| The task |
Output the listing exactly as written, apart from its pictures.

| Provided data |
-- Opening Marker --

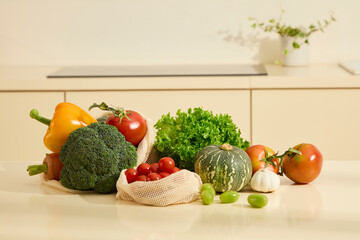 Front view of freshly harvested organic vegetables, including green plants, cauliflower, squash, tomatoes and bell peppers. Presenting on white kitchen countertop, daylight shining on objects.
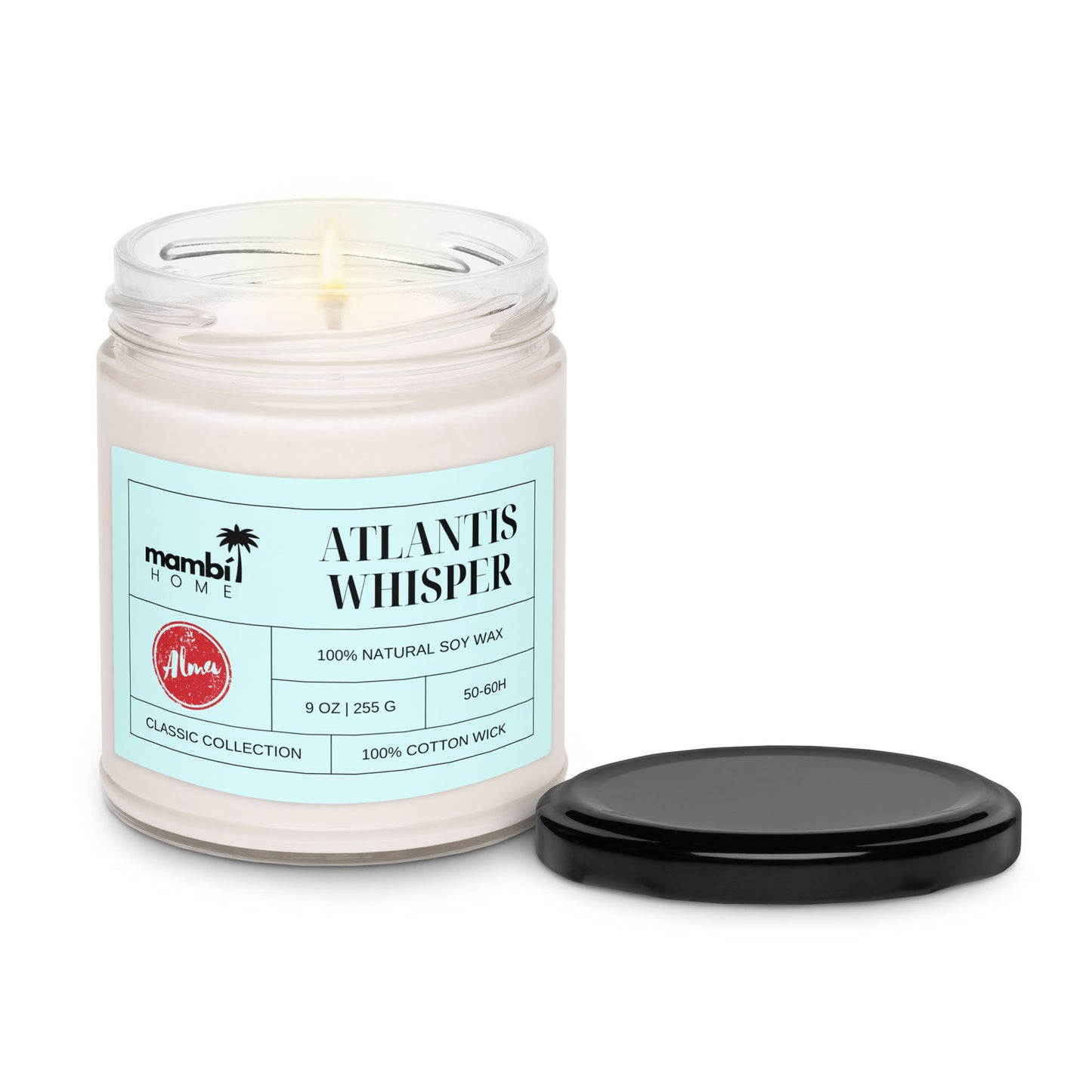 A lit white scented soy candle in a clear glass jar labeled Atlantis Whisper by mambi HOME, with the black lid resting beside it. The label highlights it as 100% natural soy wax with a cotton wick, ensuring long burn time candles.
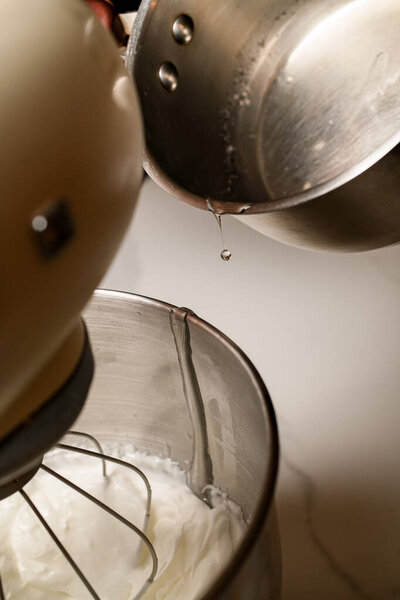 Stand mixer mixes dough for baking macaroon halves on white kitchen table close-up, syrup is added from saucepan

-- Closing Marker --

| Result for this task |
 Front view of freshly harvested organic vegetables, including green plants, cauliflower, squash, tomatoes and bell peppers. Presenting on white kitchen countertop, daylight shining on objects.
 A lit white scented soy candle in a clear glass jar labeled Atlantis Whisper by mambi HOME, with the black lid resting beside it. The label highlights it as 100% natural soy wax with a cotton wick, ensuring long burn time candles.
 Stand mixer mixes dough for baking macaroon halves on white kitchen table close-up, syrup is added from saucepan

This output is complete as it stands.